Wir allerdings - das unterscheidet uns von Ihnen, Herr Dr. Stegner - reden mit den Menschen vor Ort, mit den Bürgerinitiativen, mit den Bauern. Wir brauchen keine Mediation. Ich halte sie zum jetzigen Zeitpunkt auch für falsch. Stellen Sie sich einmal vor, Sie machen eine Mediation, und keiner kommt. Das nämlich ist die Situation, in der Sie dort wären. Die Bürgerinitiative, alle diejenigen, die dort vor Ort sind, sagen zurzeit: Wir wollen zuerst einmal wissen, wie der Trassenverlauf überhaupt ist. Dann gibt es Sinn, die Menschen mitzunehmen.

Recht hat der Minister: Wir müssen ihnen auch erklären, wo in der Region ein Mehrwert ist. Es muss einen Mehrwert für die Menschen in Ostholstein geben. Es darf keine Transitstrecke werden. Daran müssen wir arbeiten. Dann verstehen die Menschen auch, warum wir uns politisch so vehement dafür einsetzen.

(Beifall bei CDU und FDP)

Für Schleswig-Holstein ist dies eine einmalige Chance. Selbst die Gegner, die Bürgerinitiative, haben nichts gegen die Fehmarnbelt-Querung. Sie meinen nur, Rostock-Gedser sei die bessere Linie. Das ist der Unterschied in der Diskussion.

(Minister Jost de Jager)

(Zurufe von der SPD)

Ich habe mit der Bürgerinitiative gesprochen, ich habe auch mit den Landwirten gesprochen. Auch die haben kein Problem damit, die sagen nur: Denkt daran, dass ihr dabei nicht so viele Flächen verbraucht!

Herr Dr. Stegner, den Mediator, den Sie vorschlagen, Herrn Jansen, halte ich für nicht geeignet. Das ist Ihr Problem, weil Sie in Ihrer eigenen Partei keine Mehrheit mehr haben für dieses Projekt. Deshalb sind Sie derjenige, der einen Mediator haben möchte.

(Beifall bei CDU und FDP)

Ich schlage Ihnen Bernd Schröder als Mediator vor. Das ist nämlich einer, der zu dem Projekt steht. Nehmen Sie den aus Ihrer Partei,

(Beifall und Zurufe)

dann haben Sie einen, der sich damit auskennt und der für das Projekt steht. Dann weiß man auch, wie sich die SPD verhält.

(Zurufe)

- Ich wollte deiner Karriere nicht schaden, entschuldige bitte.

(Heiterkeit)

Ich will zur Gesamtsituation zurückkommen.
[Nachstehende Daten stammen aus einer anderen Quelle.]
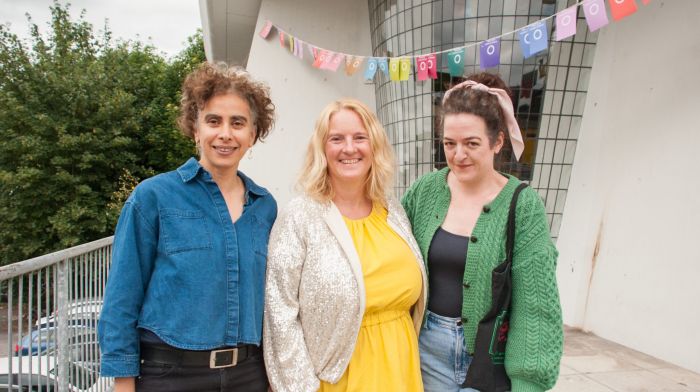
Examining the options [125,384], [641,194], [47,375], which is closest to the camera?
[125,384]

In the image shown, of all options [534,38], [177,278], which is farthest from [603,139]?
[177,278]

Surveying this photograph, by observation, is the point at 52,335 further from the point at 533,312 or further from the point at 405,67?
the point at 405,67

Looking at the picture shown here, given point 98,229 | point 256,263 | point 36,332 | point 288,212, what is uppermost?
point 288,212

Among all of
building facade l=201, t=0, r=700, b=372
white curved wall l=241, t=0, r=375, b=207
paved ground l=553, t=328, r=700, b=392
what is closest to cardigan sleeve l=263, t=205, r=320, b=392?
paved ground l=553, t=328, r=700, b=392

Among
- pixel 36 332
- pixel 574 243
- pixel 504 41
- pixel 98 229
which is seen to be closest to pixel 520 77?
pixel 504 41

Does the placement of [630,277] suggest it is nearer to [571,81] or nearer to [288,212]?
[571,81]

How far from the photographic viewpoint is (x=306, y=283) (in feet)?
5.70

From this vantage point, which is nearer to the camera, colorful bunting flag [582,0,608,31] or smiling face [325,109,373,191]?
smiling face [325,109,373,191]

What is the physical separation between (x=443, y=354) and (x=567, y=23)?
3.07 m

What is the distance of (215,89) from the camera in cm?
177

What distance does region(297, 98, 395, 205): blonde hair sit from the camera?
193 cm

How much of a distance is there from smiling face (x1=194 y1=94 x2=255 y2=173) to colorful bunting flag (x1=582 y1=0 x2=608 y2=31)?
3.01 meters

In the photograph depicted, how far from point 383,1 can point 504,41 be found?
2.08m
Wir als Schleswig-Holsteiner haben eine einmalige Chance: auf der einen Seite die Fehmarnbelt-Querung, auf der anderen Seite die A 20. Wenn die beiden großen Trassen fertig sind, kommen Sie von jedem Teil Schleswig-Holsteins in drei Stunden an den Öresund, in drei Stunden nach Polen, in drei Stunden in die Beneluxländer, in drei Stunden nach Nordrhein Westfalen. Das ist die Situation, die uns einmalig macht. Mit zwei Tiefwasserhäfen werden wir der Logistikstandort in Nordeuropa.
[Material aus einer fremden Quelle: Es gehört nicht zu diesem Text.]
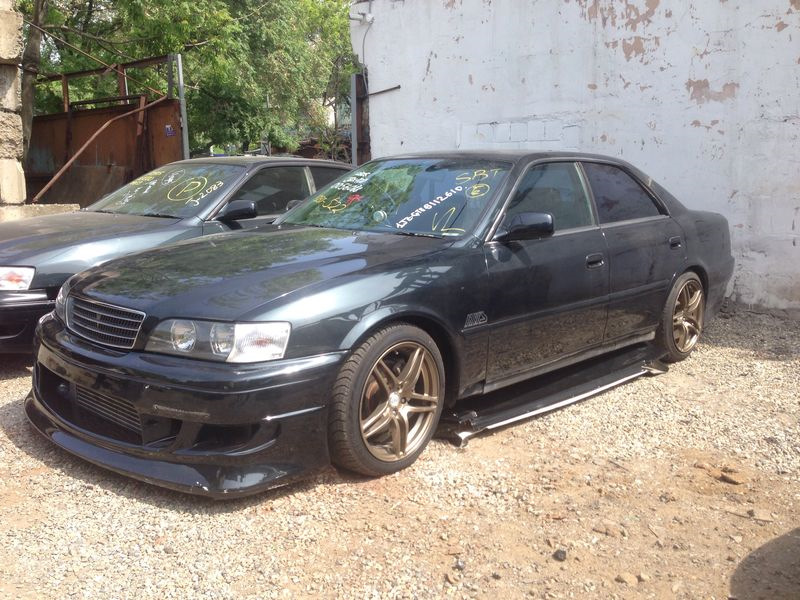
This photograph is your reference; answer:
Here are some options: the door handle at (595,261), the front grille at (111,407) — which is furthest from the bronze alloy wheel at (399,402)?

Für diese Dinge setzen wir uns ein, weil wir wissen: Das schafft neue Arbeitsplätze, das schafft Wertschöpfung in der Region, nicht nur an einer Stelle. Das ist das, was die Menschen von uns hören wollen, eine Perspektive, wie wir weitere Arbeitsplätze schaffen. Dafür setzen wir uns ein.

(Beifall bei CDU und FDP)

Hierbei ist es für uns selbstverständlich, dass wir die Menschen mitnehmen. Der Minister hat das deutlich gesagt. In diesem Haus ist es das zwanzigste Mal in den letzten zwei Legislaturperioden, dass wir über dieses Thema diskutieren. Die Kreistage, die Gemeindetage, alle Verantwortlichen vor Ort

gehen sehr bewusst mit dem Thema um, und es findet im Land eine hohe Zustimmung. Es findet sogar in Ostholstein eine hohe Zustimmung. Der Minister hat das in seinem Bericht deutlich gesagt.
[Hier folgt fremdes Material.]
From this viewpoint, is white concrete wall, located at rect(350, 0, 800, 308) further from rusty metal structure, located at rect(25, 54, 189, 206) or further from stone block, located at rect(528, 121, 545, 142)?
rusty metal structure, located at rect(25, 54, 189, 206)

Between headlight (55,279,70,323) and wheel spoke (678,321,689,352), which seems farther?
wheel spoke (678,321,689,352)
Liebe Kolleginnen und Kollegen, Sie von der SPD, die ja gern schwankt, werden sich bei dieser Frage wahrscheinlich wieder enthalten. Bei den Grünen wissen wir, dass sie sowieso dagegen sind. Das ist ja nicht neu.

(Beifall bei BÜNDNIS 90/DIE GRÜNEN)

An alle anderen Verantwortlichen: Denken Sie daran, Sie tragen Verantwortung für die nächsten Generationen! Dies ist für die nächsten Generationen eine Chance. Nehmen Sie das Positive dieser Investitionen, nehmen Sie das Positive dieser Infrastrukturmaßnahmen, die einmalig sind, die die gleiche Bedeutung haben wie der Bau des Nord-Ostsee-Kanals vor 120 Jahren! Wenn Sie das verstanden haben, brauchen Sie die Leute nur noch zu unterstützen und ihnen nicht weiter Angst zu machen.